13. The doctrine of res judicata not only covers the matters that are pleaded but also those that ought to have been pleaded or placed before the court. A party is not allowed to litigate piece meal but must bring before the court all the facts and issues in relation to the cause of action known to it. As section 7 of the Civil Procedure Act shows, res judicata applies not only to decided suits but also to any matters which should have been raised in the previous proceeding. This is clear from Explanation 4 of section 7 aforesaid which states;Any matter which might and ought to have been made a ground of defence or attack in such former suit shall be deemed to have been a matter directly and substantially in issue in such suit.In Henderson v Henderson [1843] Hare 100, 115, the court held that:The plea of res judicata applies except in special cases, not only to points upon which the Court was actually required by parties to form an opinion and pronounce a judgment, but to every point which properly belonged to the subject litigation and which the parties exercising reasonable diligence might have brought forward at the time.

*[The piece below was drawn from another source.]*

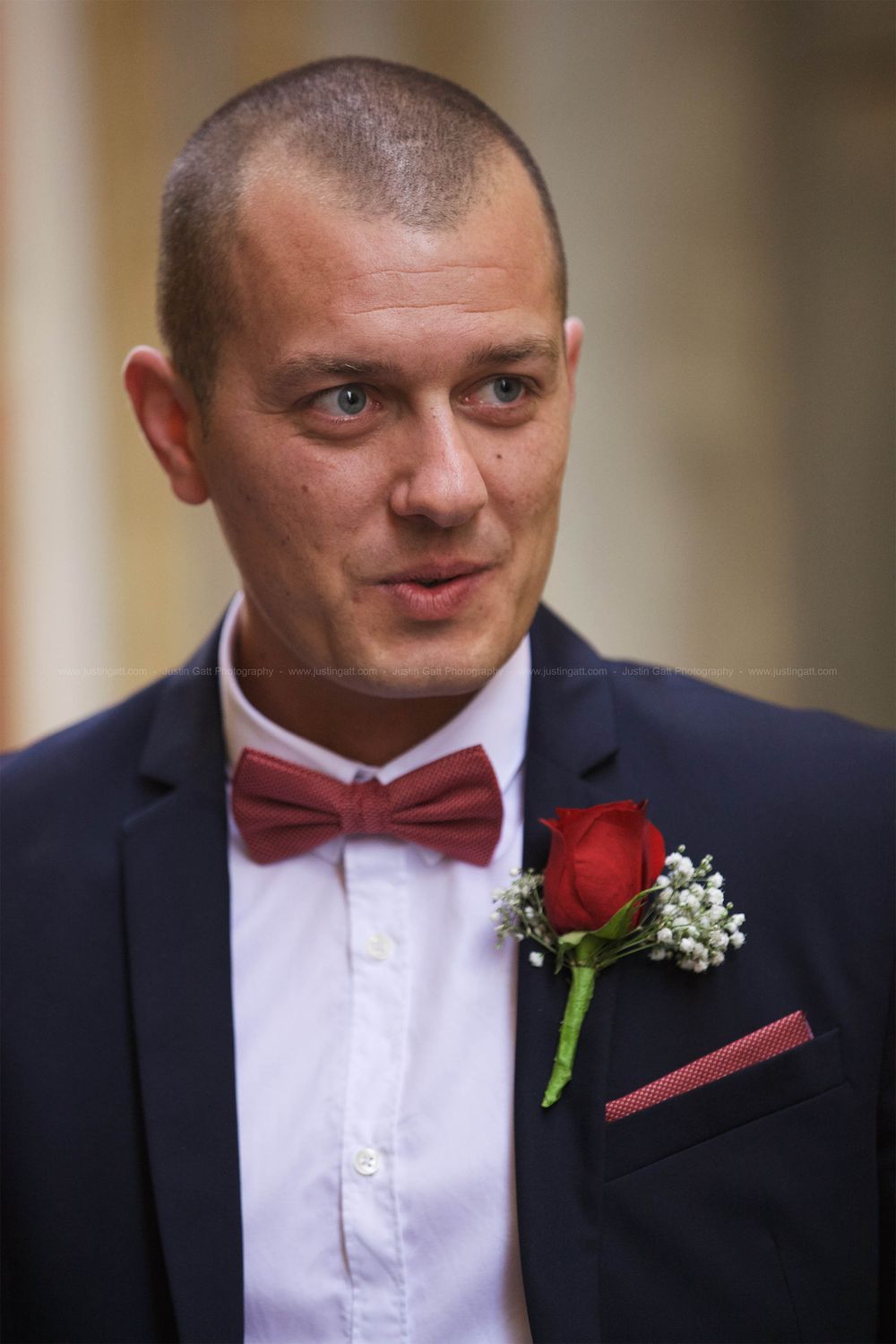 Formal portrait showing groom wearing black suit with red bowtie and boutonniere.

14. In sum, the Plaintiffs ought to have raised the issue of want of service of the statutory notice and compulsory acquisition in their initial application as these matters were known to them. I also note that in fact, the Defendant in the replying affidavit sworn on 9th March 2021 by its Legal Officer, Collins Muhia, explained that the Defendant served the 90-day statutory notice dated 20th August 2019 at the Plaintiffs’ last known address. Likewise, the learned judge was satisfied that Defendant was entitled to exercise its statutory power of sale.
15. For the reasons I have set out above, I dismiss the Notice of Motion dated 14th July 2021 The interim orders in force be and are hereby discharged forthwith.
DATED AND DELIVERED AT NAIROBI THIS 11TH DAY OF NOVEMBER 2021. D. S. MAJANJAJUDGECourt of Assistant: Mr M. OnyangoMr Wachakana instructed by Wachakana and Company Advocates for the Plaintiff.Mr instructed by Kiamah Kibathi and Company Advocates LLP for the Defendant.